Adriana Rizzo

Personal information
- Born: Anna Jade Keefer December 26, 1998 (age 27) Albertville, Minnesota, U.S.

Professional wrestling career
- Ring name: Adriana Rizzo
- Billed height: 5 ft 5 in (1.65 m)
- Billed weight: 120 lb (54 kg)
- Billed from: Albertville, Minnesota
- Trained by: WWE Performance Center
- Debut: October 28, 2022

= Adriana Rizzo =

American professional wrestler

Anna Jade Keefer (born December 26, 1998) is an American professional wrestler. She is best known for her time in WWE, where she performed under the ring name Adriana Rizzo.

==Early life==
Anna Jade Keefer was born on December 26, 1998 in St. Michael Albertville, Minnesota. Keefer attended the University of North Carolina at Chapel Hill majoring in media productions and interdisciplinary studies. She also competed in track and field as part of the UNC track and field team and was a five-time NCAA All-American.

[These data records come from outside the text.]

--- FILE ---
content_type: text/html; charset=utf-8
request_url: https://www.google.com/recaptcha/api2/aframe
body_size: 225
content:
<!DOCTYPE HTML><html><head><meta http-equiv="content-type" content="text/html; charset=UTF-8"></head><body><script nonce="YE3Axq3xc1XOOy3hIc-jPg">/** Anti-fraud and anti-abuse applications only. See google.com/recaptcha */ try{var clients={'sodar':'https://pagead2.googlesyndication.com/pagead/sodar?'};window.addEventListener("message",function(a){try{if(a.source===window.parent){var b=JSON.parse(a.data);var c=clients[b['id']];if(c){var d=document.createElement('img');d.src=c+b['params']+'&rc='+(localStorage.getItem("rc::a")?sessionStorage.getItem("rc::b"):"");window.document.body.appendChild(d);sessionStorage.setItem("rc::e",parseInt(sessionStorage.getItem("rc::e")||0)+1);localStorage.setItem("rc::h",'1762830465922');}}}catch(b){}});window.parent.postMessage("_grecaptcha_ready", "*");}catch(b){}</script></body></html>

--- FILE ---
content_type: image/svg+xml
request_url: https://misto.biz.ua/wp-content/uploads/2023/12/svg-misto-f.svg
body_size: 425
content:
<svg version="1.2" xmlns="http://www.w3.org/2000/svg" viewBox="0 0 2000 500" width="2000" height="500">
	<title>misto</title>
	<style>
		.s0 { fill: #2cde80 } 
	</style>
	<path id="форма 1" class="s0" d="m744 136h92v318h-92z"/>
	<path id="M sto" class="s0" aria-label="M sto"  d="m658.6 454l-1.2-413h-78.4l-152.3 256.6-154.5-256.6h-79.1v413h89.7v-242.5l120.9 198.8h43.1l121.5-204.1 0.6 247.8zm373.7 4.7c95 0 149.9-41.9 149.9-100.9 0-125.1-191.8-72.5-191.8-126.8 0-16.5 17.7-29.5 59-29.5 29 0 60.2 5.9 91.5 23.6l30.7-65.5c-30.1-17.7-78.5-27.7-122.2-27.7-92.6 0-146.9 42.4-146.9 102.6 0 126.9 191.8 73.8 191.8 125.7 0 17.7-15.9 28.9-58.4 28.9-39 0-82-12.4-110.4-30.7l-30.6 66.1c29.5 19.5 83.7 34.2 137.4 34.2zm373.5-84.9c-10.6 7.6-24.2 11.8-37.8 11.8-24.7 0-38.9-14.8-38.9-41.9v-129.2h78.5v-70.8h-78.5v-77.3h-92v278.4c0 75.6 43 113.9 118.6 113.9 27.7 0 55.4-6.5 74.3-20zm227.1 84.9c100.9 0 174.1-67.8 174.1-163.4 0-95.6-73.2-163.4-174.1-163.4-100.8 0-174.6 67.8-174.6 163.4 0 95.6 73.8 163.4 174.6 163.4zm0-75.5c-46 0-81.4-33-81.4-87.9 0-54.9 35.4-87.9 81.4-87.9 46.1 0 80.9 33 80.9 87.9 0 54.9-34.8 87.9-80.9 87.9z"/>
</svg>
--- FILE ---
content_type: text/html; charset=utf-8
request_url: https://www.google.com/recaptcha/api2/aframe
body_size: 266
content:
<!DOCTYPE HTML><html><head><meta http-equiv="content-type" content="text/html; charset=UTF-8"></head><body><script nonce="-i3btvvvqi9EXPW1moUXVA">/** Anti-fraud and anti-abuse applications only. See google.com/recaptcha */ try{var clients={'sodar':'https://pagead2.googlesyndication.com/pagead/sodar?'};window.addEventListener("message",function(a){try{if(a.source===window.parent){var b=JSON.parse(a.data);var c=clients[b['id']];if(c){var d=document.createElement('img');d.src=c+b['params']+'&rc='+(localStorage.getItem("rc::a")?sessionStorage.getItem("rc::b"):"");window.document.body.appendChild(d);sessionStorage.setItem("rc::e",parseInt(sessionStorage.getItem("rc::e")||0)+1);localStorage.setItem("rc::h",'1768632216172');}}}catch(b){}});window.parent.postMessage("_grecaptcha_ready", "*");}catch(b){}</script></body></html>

== Professional wrestling career ==
===WWE (2022–2026)===

In 2022, Keefer was announced as part of WWE's Performance Center Fall Rookie Class. She made her in-ring debut in a battle royal at an NXT live event on October 28. After being sidelined for almost a year due to an Achilles tendon rupture, Keefer made her in-ring return at a live event on October 27, 2023, participating in a battle royal.

In November, Keefer began appearing alongside Tony D'Angelo and Channing "Stacks" Lorenzo as a member of The D'Angelo Family, an Italian American mobster group. She was later assigned the ring name Adriana Rizzo and she made her televised in-ring debut in an NXT Women's Championship number one contender's battle royal, which was won by Roxanne Perez. The D'Angelo Family feuded with Scrypts, Bronco Nima, Lucien Price and Jaida Parker of OTM (Out The Mud), leading to a six-person tag team match at NXT Vengeance Day, which The D'Angelo Family won. On the February 13 episode of NXT, Rizzo was defeated by Parker in her first televised singles match, ending the feud. On the August 20 episode of NXT, Rizzo competed in a six-woman gauntlet match to determine the number one contender for Roxanne Perez's NXT Women's Championship at No Mercy, where she was eliminated by Sol Ruca.

On August 10, 2025, Rizzo announced that she had torn her anterior cruciate ligament and meniscus. On the July 8, 2026, episode of Evolve, Rizzo returned from injury as a ringside interviewer. On September 4, Rizzo was released from her contract by WWE.